Repeat the records below exactly, leaving out every picture.

(Stored data entries)
:::
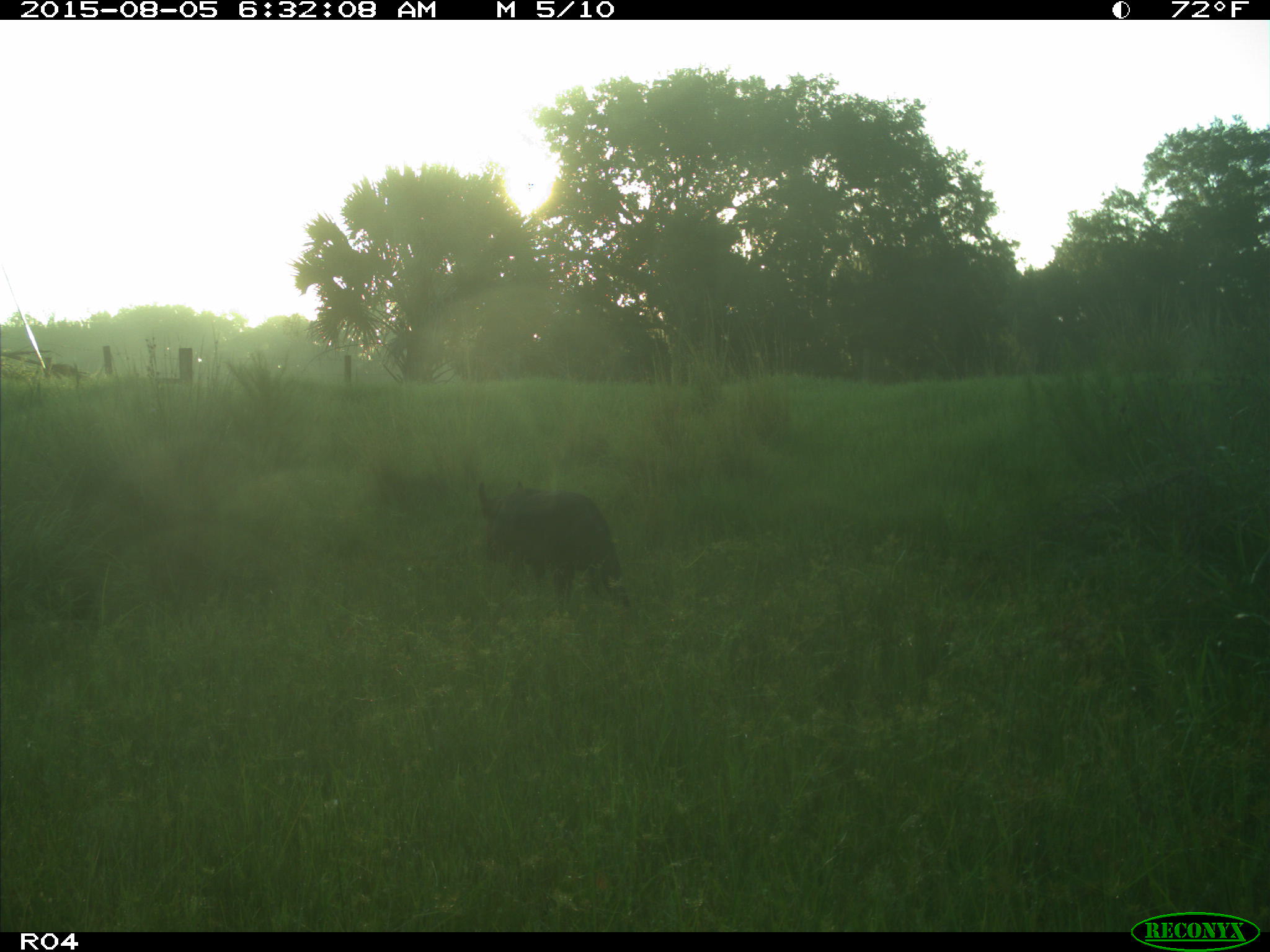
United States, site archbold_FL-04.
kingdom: Animalia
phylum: Chordata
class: Mammalia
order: Artiodactyla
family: Suidae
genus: Sus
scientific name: Sus scrofa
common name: wild boar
Sus scrofa (wild boar).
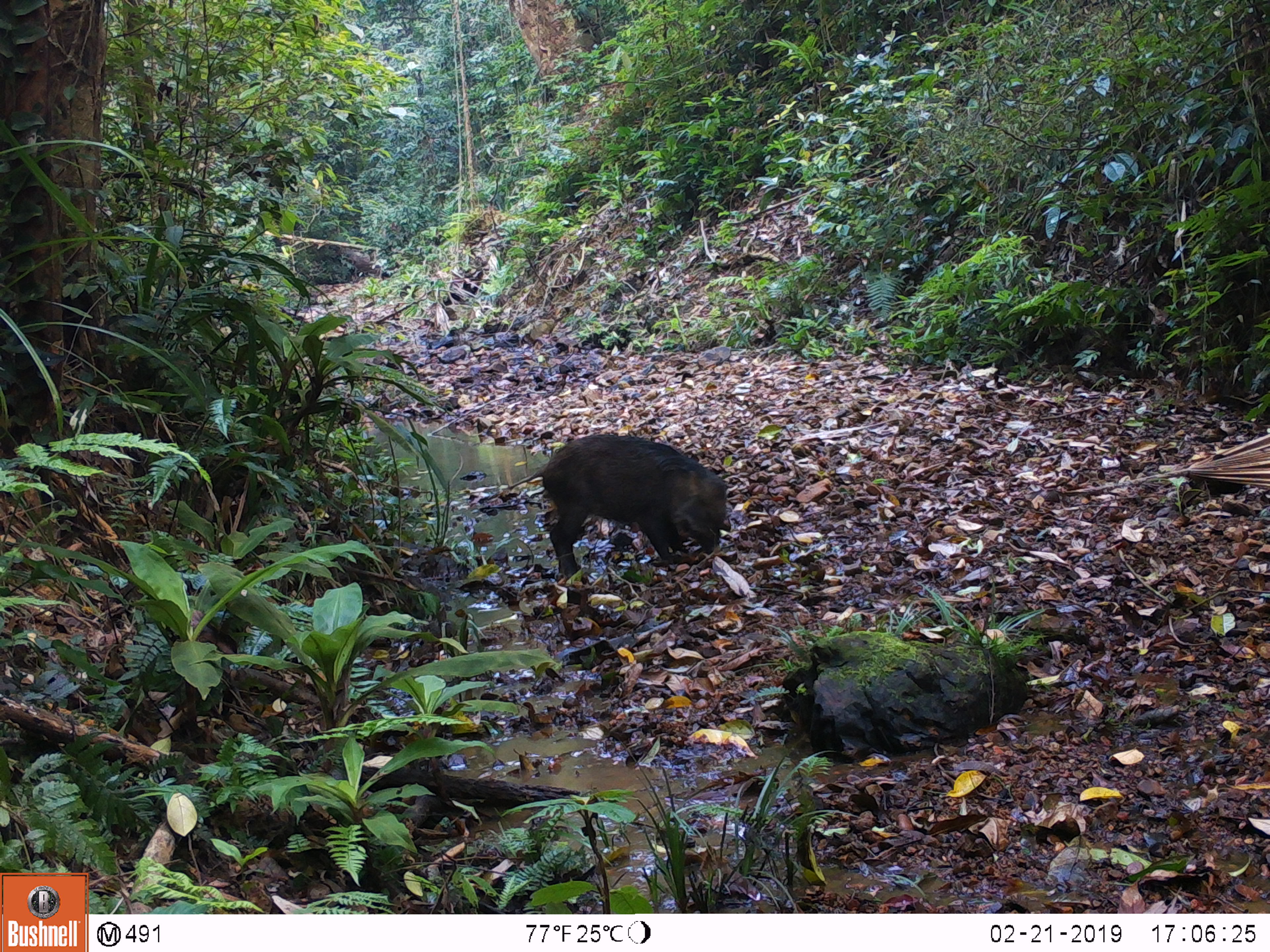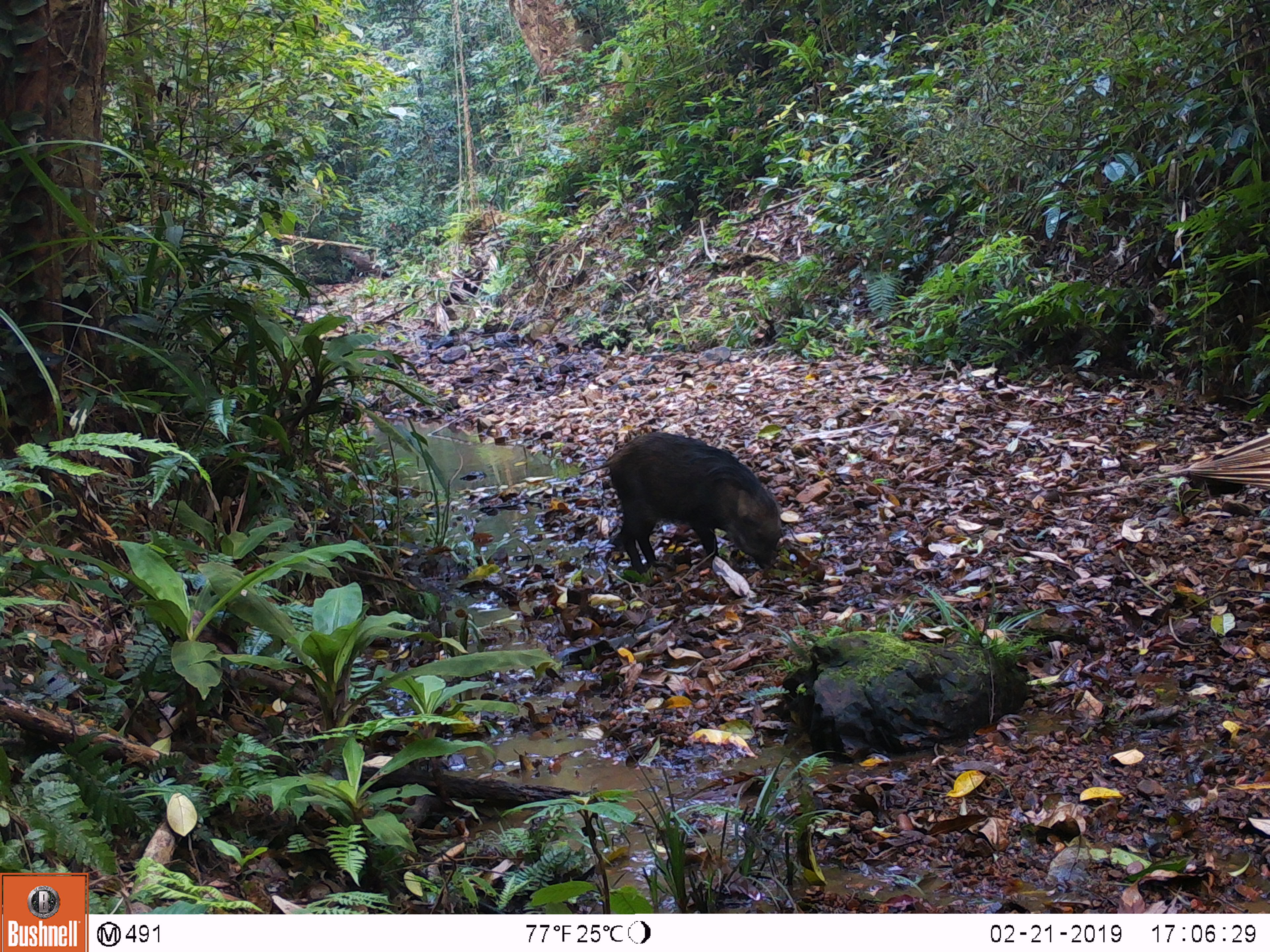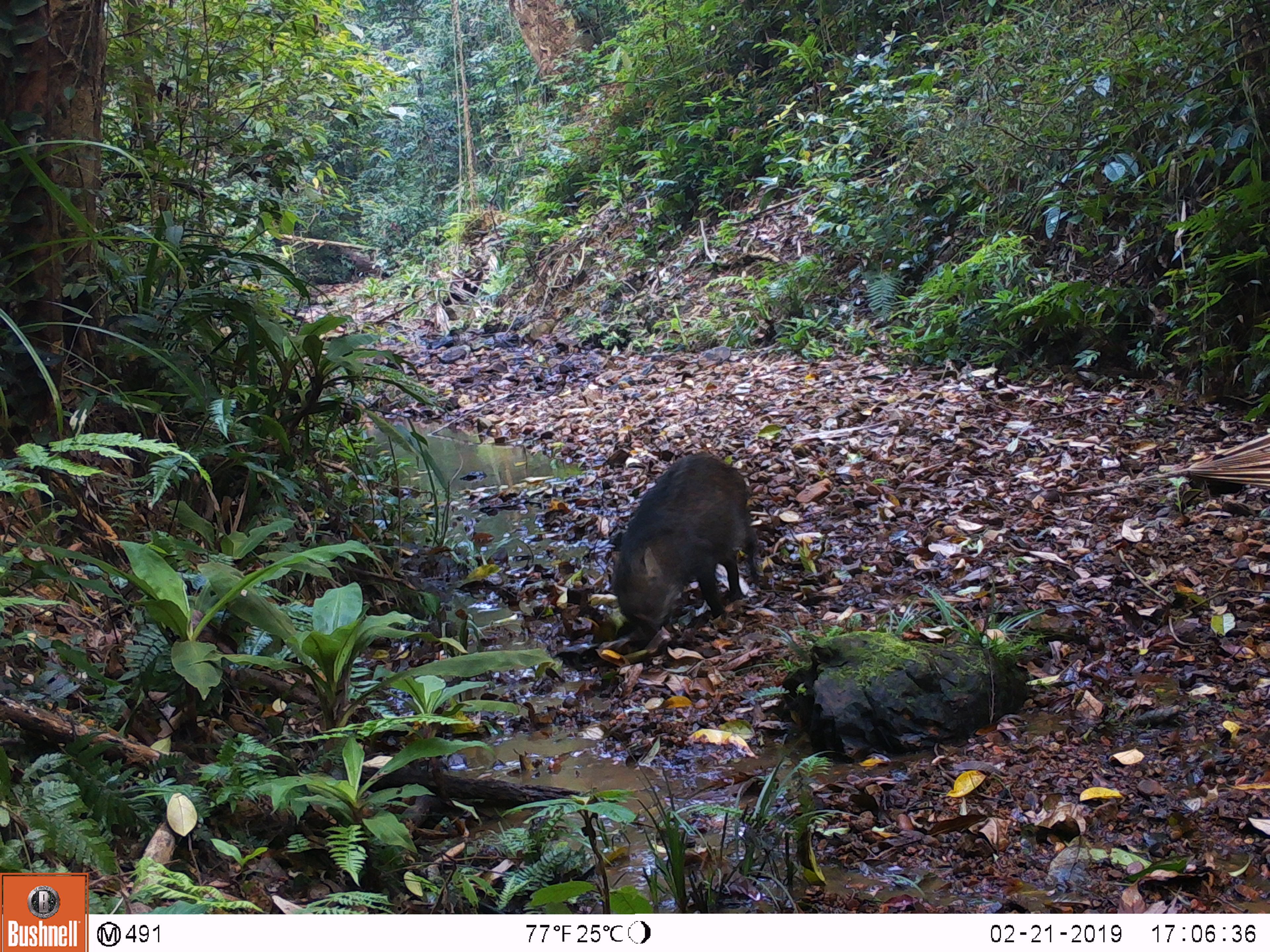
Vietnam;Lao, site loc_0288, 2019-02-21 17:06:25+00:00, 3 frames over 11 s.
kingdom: Animalia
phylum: Chordata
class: Mammalia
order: Artiodactyla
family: Suidae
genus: Sus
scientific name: Sus scrofa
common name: eurasian wild pig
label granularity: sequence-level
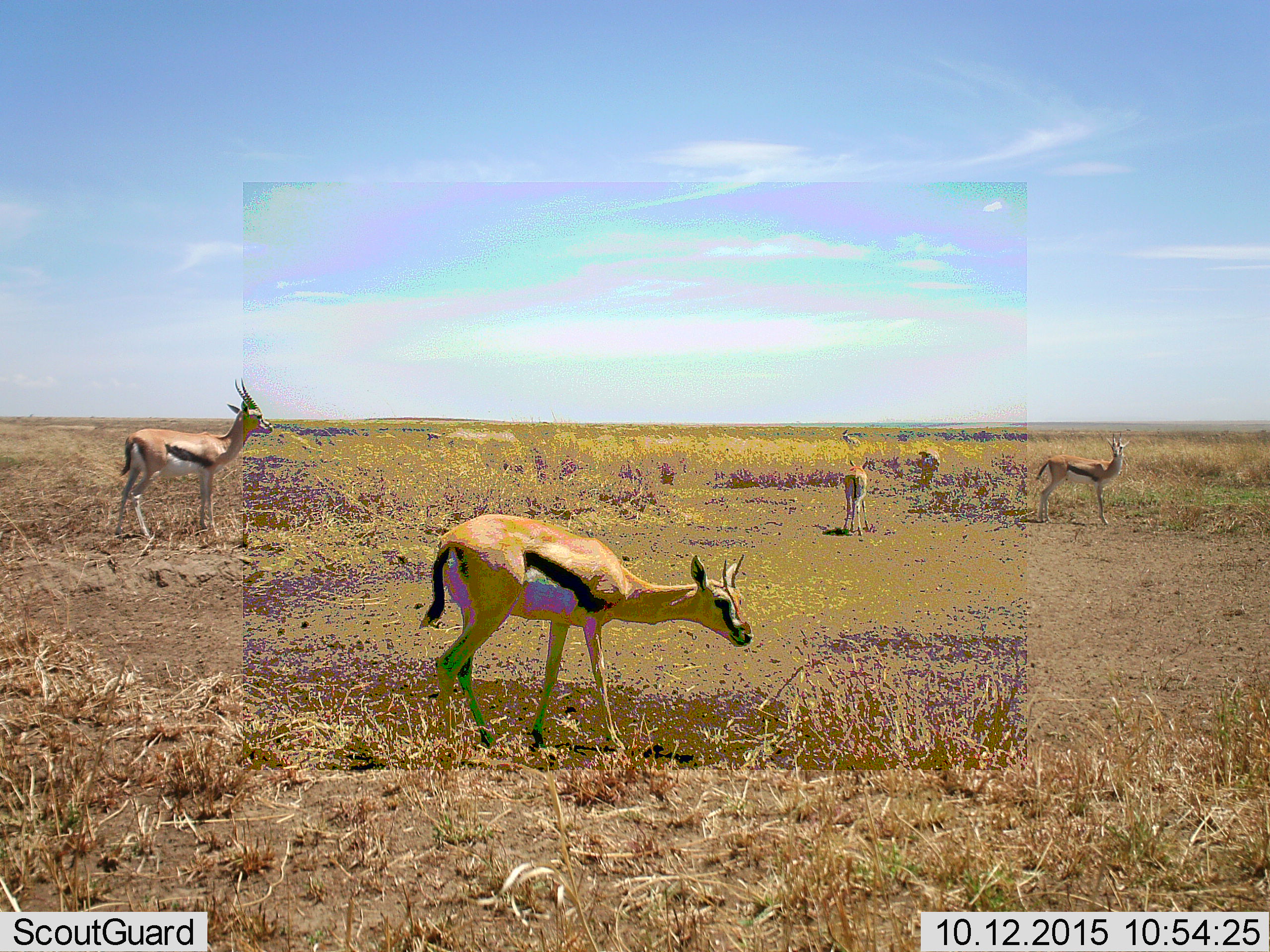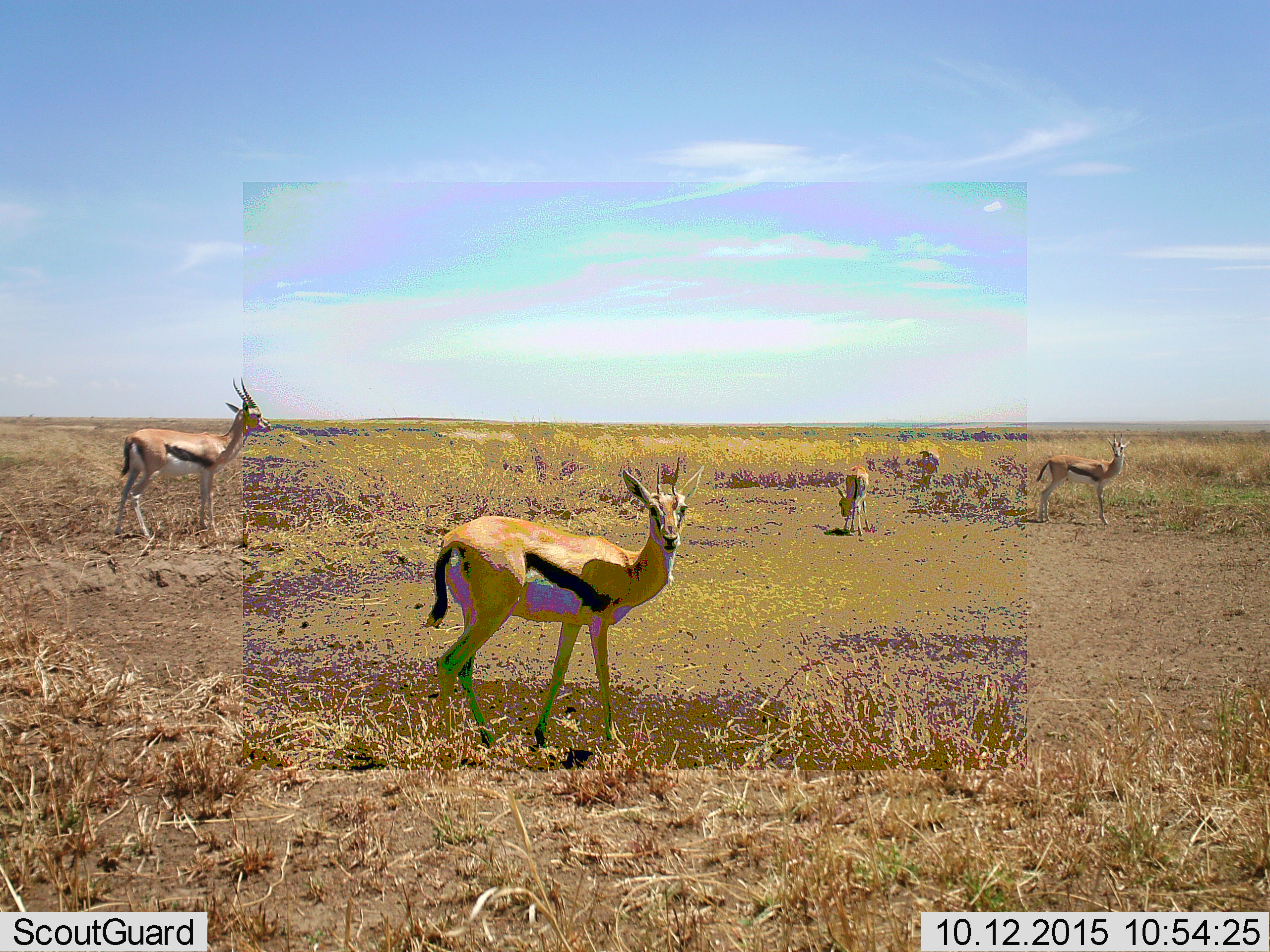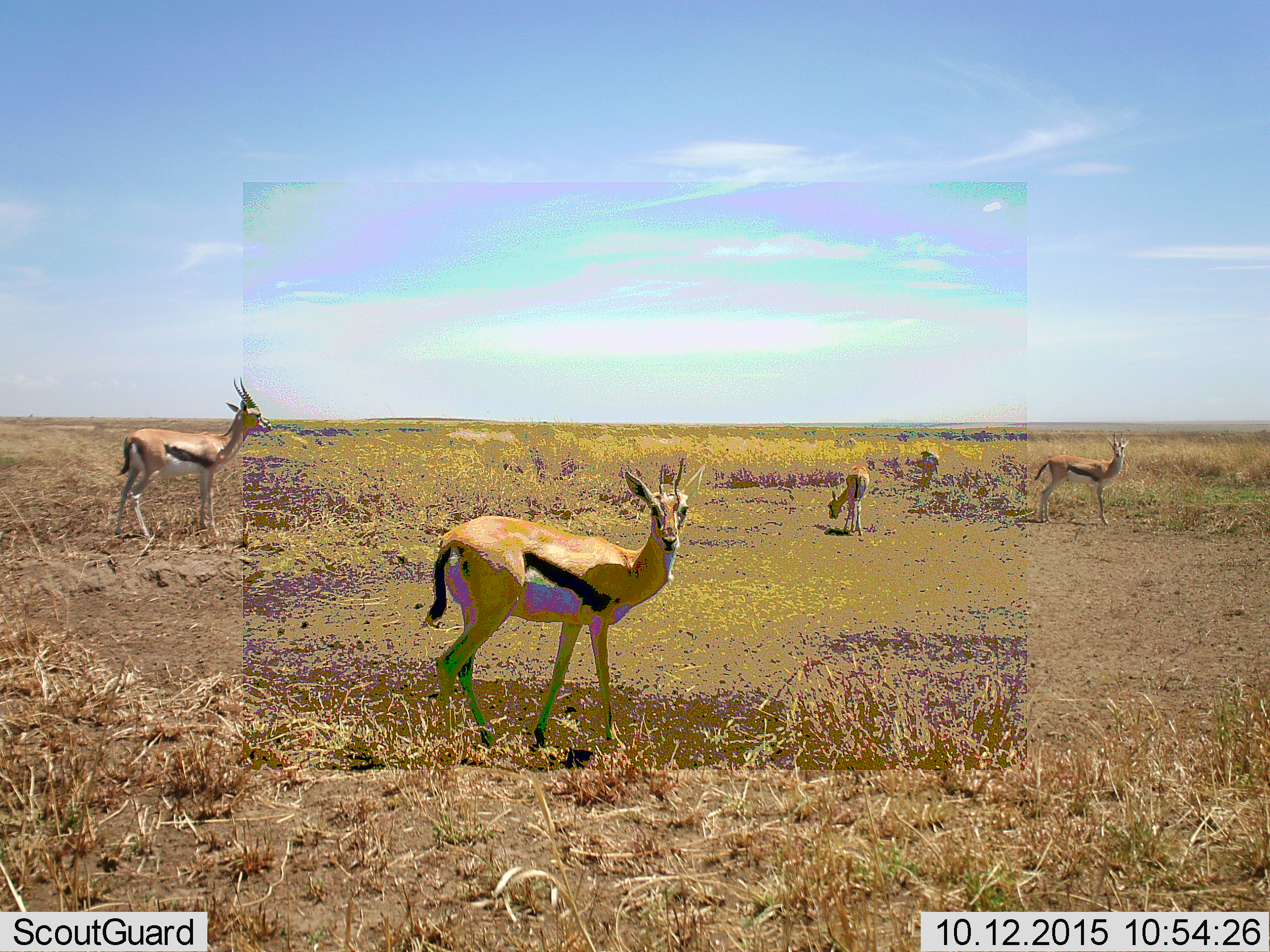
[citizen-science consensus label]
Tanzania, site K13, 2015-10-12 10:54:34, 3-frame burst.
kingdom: Animalia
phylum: Chordata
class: Mammalia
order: Artiodactyla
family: Bovidae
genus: Eudorcas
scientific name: Eudorcas thomsonii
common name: thomson's gazelle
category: gazellethomsons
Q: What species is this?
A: Gazellethomsons (thomson's gazelle) (Eudorcas thomsonii).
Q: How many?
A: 6.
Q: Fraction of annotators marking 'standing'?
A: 100%.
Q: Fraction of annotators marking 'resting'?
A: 11%.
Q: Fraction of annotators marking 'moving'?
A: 22%.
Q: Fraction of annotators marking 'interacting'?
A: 11%.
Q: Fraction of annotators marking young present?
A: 0%.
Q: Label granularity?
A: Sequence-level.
:::
#### [RESPONSE TO THE TASK]
United States, site archbold_FL-04.
kingdom: Animalia
phylum: Chordata
class: Mammalia
order: Artiodactyla
family: Suidae
genus: Sus
scientific name: Sus scrofa
common name: wild boar
Sus scrofa (wild boar).
Vietnam;Lao, site loc_0288, 2019-02-21 17:06:25+00:00, 3 frames over 11 s.
kingdom: Animalia
phylum: Chordata
class: Mammalia
order: Artiodactyla
family: Suidae
genus: Sus
scientific name: Sus scrofa
common name: eurasian wild pig
label granularity: sequence-level
[citizen-science consensus label]
Tanzania, site K13, 2015-10-12 10:54:34, 3-frame burst.
kingdom: Animalia
phylum: Chordata
class: Mammalia
order: Artiodactyla
family: Bovidae
genus: Eudorcas
scientific name: Eudorcas thomsonii
common name: thomson's gazelle
category: gazellethomsons
Q: What species is this?
A: Gazellethomsons (thomson's gazelle) (Eudorcas thomsonii).
Q: How many?
A: 6.
Q: Fraction of annotators marking 'standing'?
A: 100%.
Q: Fraction of annotators marking 'resting'?
A: 11%.
Q: Fraction of annotators marking 'moving'?
A: 22%.
Q: Fraction of annotators marking 'interacting'?
A: 11%.
Q: Fraction of annotators marking young present?
A: 0%.
Q: Label granularity?
A: Sequence-level.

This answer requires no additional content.